Monday, June 8, 2009

The Year of Fog


I recently finished Michelle Richmond's novel, The Year of Fog, a book I’d delayed reading because the topic, the disappearance of a child, was similar to that of my own novel-in-progress. My hesitation was twofold: I didn’t want to be too influenced by what I read while I was still working on my own book, and I was afraid I might find she’d already written the story I was still working to finish, particularly since San Francisco is one of the settings for both her story and mine. I’d had her book in my hands several times in the past year when browsing at bookstores, but always put it back on the shelf. However, that book kept appearing in front of me, most recently as a Kindle offering, and I figured there must be a reason.


The main character in The Year of Fog is a woman named Abby, a photographer, who takes the young daughter of her fiancé for a walk on Ocean Beach near The Great Highway, where the girl disappears. Abby takes photographs as they walk in and out of the fog along the beach where young Emma searches for sand dollars, and when Abby is distracted for a few seconds Emma disappears into the fog – either the victim of abduction or a drowning.


Richmond’s narrative has depth and her prose is often poetic as she explores the psychology of loss, the function of memory, and the artistic drive that compels a person to become a photographer. Her characters are richly drawn and complex, particularly Abby who struggles to find answer’s to Emma’s disappearance within her photographs, a truth the images fail to reveal.


In a sense, photographs serve to stop time and allow us to hold on to the past, but those frozen milliseconds may produce images that are no more accurate than memory. Images and memory alike are affected by perspective and context, and each person who views a photograph brings his or her own story to what they see, consciously or not. It’s much the same with writing, where both the reader and the writer bring something to the page.

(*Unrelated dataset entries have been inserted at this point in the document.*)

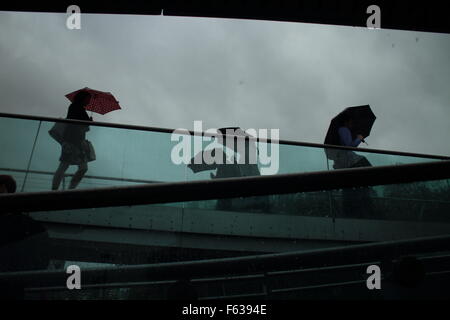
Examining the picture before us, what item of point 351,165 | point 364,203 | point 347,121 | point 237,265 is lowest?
point 237,265

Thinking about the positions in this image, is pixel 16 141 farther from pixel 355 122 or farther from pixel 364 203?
pixel 355 122

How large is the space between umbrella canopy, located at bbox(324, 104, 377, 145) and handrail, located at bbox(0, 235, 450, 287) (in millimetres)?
2794

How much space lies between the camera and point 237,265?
1965 millimetres

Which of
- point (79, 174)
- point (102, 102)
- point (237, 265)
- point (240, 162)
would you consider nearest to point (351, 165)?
point (240, 162)

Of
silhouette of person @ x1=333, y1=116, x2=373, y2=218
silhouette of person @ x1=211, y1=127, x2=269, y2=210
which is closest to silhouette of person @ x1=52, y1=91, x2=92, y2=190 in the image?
silhouette of person @ x1=211, y1=127, x2=269, y2=210

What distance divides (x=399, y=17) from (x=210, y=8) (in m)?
2.80

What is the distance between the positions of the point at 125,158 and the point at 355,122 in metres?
3.22

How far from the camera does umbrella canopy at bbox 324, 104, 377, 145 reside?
484cm

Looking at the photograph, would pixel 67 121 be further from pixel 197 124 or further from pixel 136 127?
pixel 197 124

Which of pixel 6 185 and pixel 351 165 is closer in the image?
pixel 6 185

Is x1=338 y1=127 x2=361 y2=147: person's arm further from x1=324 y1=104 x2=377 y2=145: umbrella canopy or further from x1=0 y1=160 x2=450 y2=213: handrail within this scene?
x1=0 y1=160 x2=450 y2=213: handrail

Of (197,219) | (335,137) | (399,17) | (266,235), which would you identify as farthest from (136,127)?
(399,17)

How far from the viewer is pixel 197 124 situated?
4129 mm
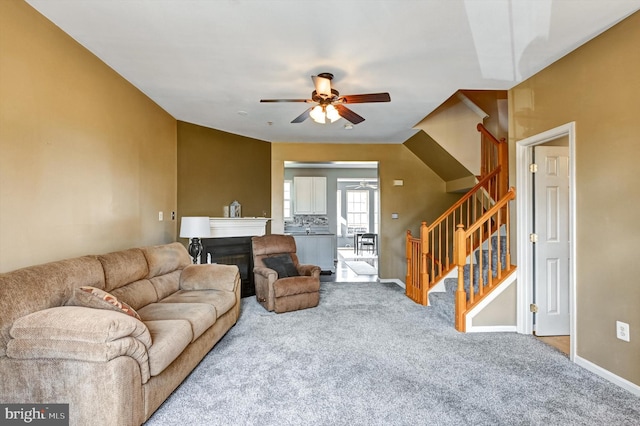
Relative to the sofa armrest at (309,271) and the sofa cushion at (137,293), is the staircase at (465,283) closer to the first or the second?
the sofa armrest at (309,271)

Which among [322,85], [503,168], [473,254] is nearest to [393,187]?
[503,168]

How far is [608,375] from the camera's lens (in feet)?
8.23

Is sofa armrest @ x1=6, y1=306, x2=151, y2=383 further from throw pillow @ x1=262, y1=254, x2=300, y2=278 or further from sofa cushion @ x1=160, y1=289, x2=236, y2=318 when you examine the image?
throw pillow @ x1=262, y1=254, x2=300, y2=278

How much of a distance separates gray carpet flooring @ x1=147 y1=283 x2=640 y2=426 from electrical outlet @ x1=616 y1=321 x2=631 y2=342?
0.37m

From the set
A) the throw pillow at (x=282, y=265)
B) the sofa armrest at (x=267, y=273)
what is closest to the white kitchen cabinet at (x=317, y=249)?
the throw pillow at (x=282, y=265)

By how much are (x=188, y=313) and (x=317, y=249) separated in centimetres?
464

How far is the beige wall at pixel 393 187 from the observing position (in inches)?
253

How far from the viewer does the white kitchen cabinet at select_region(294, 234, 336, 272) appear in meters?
7.19

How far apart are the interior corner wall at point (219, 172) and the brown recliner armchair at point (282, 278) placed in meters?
1.10

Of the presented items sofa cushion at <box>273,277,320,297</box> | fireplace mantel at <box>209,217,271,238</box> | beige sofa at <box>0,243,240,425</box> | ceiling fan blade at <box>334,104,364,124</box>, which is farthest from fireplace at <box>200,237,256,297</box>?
ceiling fan blade at <box>334,104,364,124</box>

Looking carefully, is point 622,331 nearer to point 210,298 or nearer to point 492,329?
point 492,329

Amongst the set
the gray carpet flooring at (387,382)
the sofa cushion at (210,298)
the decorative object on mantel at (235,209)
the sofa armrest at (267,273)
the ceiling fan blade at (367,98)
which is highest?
the ceiling fan blade at (367,98)

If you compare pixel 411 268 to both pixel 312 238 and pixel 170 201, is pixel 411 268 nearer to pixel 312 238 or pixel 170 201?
pixel 312 238

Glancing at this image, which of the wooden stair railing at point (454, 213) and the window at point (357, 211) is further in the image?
the window at point (357, 211)
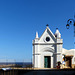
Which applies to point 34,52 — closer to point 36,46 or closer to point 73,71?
point 36,46

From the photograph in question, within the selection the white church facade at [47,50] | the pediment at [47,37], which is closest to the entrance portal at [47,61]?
the white church facade at [47,50]

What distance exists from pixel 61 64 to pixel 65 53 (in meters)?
4.55

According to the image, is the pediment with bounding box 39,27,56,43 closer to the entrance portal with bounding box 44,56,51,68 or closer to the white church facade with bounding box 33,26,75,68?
the white church facade with bounding box 33,26,75,68

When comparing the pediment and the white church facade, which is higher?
the pediment

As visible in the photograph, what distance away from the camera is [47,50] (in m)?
29.8

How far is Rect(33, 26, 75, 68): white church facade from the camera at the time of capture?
96.7 ft

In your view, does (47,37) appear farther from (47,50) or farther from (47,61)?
(47,61)

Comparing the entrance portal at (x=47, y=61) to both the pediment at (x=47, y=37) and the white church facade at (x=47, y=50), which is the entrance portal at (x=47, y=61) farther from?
the pediment at (x=47, y=37)

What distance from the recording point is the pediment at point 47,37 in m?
30.1

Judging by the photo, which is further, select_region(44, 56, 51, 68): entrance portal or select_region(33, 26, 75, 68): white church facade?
select_region(44, 56, 51, 68): entrance portal

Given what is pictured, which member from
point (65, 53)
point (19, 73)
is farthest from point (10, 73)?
point (65, 53)

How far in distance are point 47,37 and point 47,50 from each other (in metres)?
2.63

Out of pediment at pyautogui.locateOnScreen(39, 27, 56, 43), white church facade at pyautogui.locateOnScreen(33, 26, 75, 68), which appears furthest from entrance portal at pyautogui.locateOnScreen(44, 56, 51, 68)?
pediment at pyautogui.locateOnScreen(39, 27, 56, 43)

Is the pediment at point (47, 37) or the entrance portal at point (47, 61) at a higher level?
the pediment at point (47, 37)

With The Year of Fog I savored reading about some of my favorite places in San Francisco, a city I love and miss. When we lived there, my husband and I often photographed at the Sutro Bath ruins and along the cliff trails at Land’s End, which are settings in Richmond’s book. In looking through my old slides and negatives for an appropriate image to post here, I was flooded with memories of our own walks together along Ocean Beach near the Great Highway and the Cliff House, of how huge waves could suddenly surge in through the fog with a roaring crash, of how deceptively serene it could look at low tide on a clear day, and of how far the water could rise at high tide. A bit alarmed at the hours consumed by the task of searching through old photographs, I had some second thoughts about whether starting this blog was a good idea. Would it be even more of a distraction than I initially feared? Then I realized that part of what I was feeling was the deep emotion those images have the ability to evoke in me, and that my file boxes store away much that I want to write about. Best of all, I’m out photographing again, which has me falling in love with Pittsburgh once more.


Richmond’s book serves as an inspiration for me to continue working on my own novel until I’m satisfied that it’s what I want it to be. I needn’t have worried that our stories would be too similar. We all have different stories – stories that only we can tell, spun and filtered through our own imaginations. And Michelle Richmond’s The Year of Fog is one written in perfect light.